_PROBLEM TO SOLVE_
Every entry must be duplicated precisely as written.

_DATA_
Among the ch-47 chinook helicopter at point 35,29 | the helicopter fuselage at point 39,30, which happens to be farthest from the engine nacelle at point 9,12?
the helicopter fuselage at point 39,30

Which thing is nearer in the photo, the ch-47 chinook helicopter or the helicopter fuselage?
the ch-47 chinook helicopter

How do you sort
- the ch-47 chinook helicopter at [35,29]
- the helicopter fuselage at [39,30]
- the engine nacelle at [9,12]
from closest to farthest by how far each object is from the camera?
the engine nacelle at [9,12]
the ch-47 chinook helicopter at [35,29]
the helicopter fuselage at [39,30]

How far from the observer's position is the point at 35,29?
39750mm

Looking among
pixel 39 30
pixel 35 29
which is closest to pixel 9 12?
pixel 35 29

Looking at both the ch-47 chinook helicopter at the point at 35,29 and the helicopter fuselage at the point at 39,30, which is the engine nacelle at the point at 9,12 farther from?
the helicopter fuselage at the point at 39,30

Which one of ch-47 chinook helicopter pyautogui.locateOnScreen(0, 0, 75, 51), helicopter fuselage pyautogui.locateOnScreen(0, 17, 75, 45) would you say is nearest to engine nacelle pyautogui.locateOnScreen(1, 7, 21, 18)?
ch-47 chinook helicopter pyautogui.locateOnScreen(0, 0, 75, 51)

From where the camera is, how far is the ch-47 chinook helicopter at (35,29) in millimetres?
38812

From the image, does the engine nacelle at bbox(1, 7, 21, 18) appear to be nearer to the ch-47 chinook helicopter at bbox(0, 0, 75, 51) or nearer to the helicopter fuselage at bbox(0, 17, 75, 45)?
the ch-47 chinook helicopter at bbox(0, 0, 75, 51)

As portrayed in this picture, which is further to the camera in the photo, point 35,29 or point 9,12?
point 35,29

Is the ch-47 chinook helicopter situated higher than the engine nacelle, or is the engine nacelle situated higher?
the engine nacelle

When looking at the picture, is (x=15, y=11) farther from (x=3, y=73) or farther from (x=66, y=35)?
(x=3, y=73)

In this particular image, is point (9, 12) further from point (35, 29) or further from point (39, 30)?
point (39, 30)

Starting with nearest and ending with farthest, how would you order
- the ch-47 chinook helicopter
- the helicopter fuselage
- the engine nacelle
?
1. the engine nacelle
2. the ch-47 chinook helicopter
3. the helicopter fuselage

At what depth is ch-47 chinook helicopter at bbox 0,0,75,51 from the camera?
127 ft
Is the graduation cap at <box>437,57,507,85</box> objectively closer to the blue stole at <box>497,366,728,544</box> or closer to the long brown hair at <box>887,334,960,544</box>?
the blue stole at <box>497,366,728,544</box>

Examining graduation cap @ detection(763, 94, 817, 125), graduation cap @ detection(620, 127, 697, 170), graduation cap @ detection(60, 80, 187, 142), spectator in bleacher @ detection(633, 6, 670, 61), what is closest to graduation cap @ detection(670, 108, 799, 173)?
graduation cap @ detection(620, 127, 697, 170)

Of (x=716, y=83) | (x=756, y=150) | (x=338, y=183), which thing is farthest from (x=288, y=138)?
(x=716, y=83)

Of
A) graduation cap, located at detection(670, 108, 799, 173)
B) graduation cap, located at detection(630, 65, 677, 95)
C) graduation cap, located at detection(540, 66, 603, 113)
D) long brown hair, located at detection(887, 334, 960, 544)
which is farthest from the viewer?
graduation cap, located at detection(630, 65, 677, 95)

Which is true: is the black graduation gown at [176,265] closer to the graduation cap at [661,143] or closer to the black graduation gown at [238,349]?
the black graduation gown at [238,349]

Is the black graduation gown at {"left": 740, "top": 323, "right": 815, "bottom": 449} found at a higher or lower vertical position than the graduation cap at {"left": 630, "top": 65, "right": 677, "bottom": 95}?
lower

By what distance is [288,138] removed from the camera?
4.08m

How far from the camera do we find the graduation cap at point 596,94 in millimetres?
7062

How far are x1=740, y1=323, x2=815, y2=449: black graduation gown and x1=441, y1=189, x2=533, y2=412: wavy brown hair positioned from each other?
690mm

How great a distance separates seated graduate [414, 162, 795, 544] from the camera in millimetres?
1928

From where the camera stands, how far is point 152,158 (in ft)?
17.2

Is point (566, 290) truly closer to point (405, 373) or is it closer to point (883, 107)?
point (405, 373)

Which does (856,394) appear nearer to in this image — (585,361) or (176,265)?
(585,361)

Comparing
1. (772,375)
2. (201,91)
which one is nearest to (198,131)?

_OUTPUT FOR THIS EXERCISE_
Among the ch-47 chinook helicopter at point 35,29 | the helicopter fuselage at point 39,30, which happens to be farthest from the engine nacelle at point 9,12?
the helicopter fuselage at point 39,30

Which thing is nearer in the photo, the ch-47 chinook helicopter or the helicopter fuselage?
the ch-47 chinook helicopter

How do you sort
- the ch-47 chinook helicopter at [35,29]
- the helicopter fuselage at [39,30]
- the engine nacelle at [9,12]
from closest to farthest by how far each object is from the camera?
the engine nacelle at [9,12]
the ch-47 chinook helicopter at [35,29]
the helicopter fuselage at [39,30]

How far from the observer's position is the point at 35,29?
39750mm

Looking among
pixel 39 30
pixel 35 29
which is closest to pixel 9 12?
pixel 35 29

Looking at both the ch-47 chinook helicopter at the point at 35,29 and the helicopter fuselage at the point at 39,30, which is the engine nacelle at the point at 9,12 farther from?
the helicopter fuselage at the point at 39,30

Which one of ch-47 chinook helicopter pyautogui.locateOnScreen(0, 0, 75, 51), helicopter fuselage pyautogui.locateOnScreen(0, 17, 75, 45) would you say is nearest to engine nacelle pyautogui.locateOnScreen(1, 7, 21, 18)?
ch-47 chinook helicopter pyautogui.locateOnScreen(0, 0, 75, 51)

From where the camera is, how far is the ch-47 chinook helicopter at (35,29) in millimetres?
38812

From the image, does the engine nacelle at bbox(1, 7, 21, 18) appear to be nearer to the ch-47 chinook helicopter at bbox(0, 0, 75, 51) or nearer to the helicopter fuselage at bbox(0, 17, 75, 45)?
the ch-47 chinook helicopter at bbox(0, 0, 75, 51)

As portrayed in this picture, which is further to the camera in the photo, point 35,29 or point 9,12?
point 35,29

Is the ch-47 chinook helicopter situated higher than the engine nacelle, or is the engine nacelle situated higher?
the engine nacelle

When looking at the picture, is (x=15, y=11) farther from (x=3, y=73) or farther from (x=66, y=35)?
(x=3, y=73)

In this particular image, is point (9, 12) further from point (35, 29) or further from point (39, 30)?
point (39, 30)

Starting with nearest and ending with farthest, how would you order
- the ch-47 chinook helicopter
- the helicopter fuselage
- the engine nacelle
?
1. the engine nacelle
2. the ch-47 chinook helicopter
3. the helicopter fuselage

At what depth is ch-47 chinook helicopter at bbox 0,0,75,51 from the camera?
127 ft
Is the graduation cap at <box>437,57,507,85</box> objectively closer to the blue stole at <box>497,366,728,544</box> or closer to the long brown hair at <box>887,334,960,544</box>?
the blue stole at <box>497,366,728,544</box>

Examining graduation cap @ detection(763, 94, 817, 125), graduation cap @ detection(620, 127, 697, 170), graduation cap @ detection(60, 80, 187, 142), spectator in bleacher @ detection(633, 6, 670, 61), what is closest to graduation cap @ detection(670, 108, 799, 173)?
graduation cap @ detection(620, 127, 697, 170)

Of (x=716, y=83) | (x=756, y=150) | (x=338, y=183), which thing is farthest from (x=288, y=138)?
(x=716, y=83)

Of
A) graduation cap, located at detection(670, 108, 799, 173)
B) graduation cap, located at detection(630, 65, 677, 95)
C) graduation cap, located at detection(540, 66, 603, 113)
D) long brown hair, located at detection(887, 334, 960, 544)
which is farthest from the viewer?
graduation cap, located at detection(630, 65, 677, 95)

Which is true: is the black graduation gown at [176,265] closer to the graduation cap at [661,143] or closer to the black graduation gown at [238,349]?
the black graduation gown at [238,349]

Is the black graduation gown at {"left": 740, "top": 323, "right": 815, "bottom": 449} found at a higher or lower vertical position than the graduation cap at {"left": 630, "top": 65, "right": 677, "bottom": 95}?
lower

By what distance is [288,138] removed from the camera?
4.08m

How far from the camera do we find the graduation cap at point 596,94 in millimetres?
7062

How far are x1=740, y1=323, x2=815, y2=449: black graduation gown and x1=441, y1=189, x2=533, y2=412: wavy brown hair positioned from each other?
690mm

How great a distance separates seated graduate [414, 162, 795, 544] from the camera in millimetres?
1928

From where the camera stands, how far is point 152,158 (in ft)?
17.2

Is point (566, 290) truly closer to point (405, 373) or is it closer to point (883, 107)?
point (405, 373)

Which does (856,394) appear nearer to in this image — (585,361) or (176,265)?
(585,361)

Comparing
1. (772,375)
2. (201,91)
which one is nearest to (198,131)?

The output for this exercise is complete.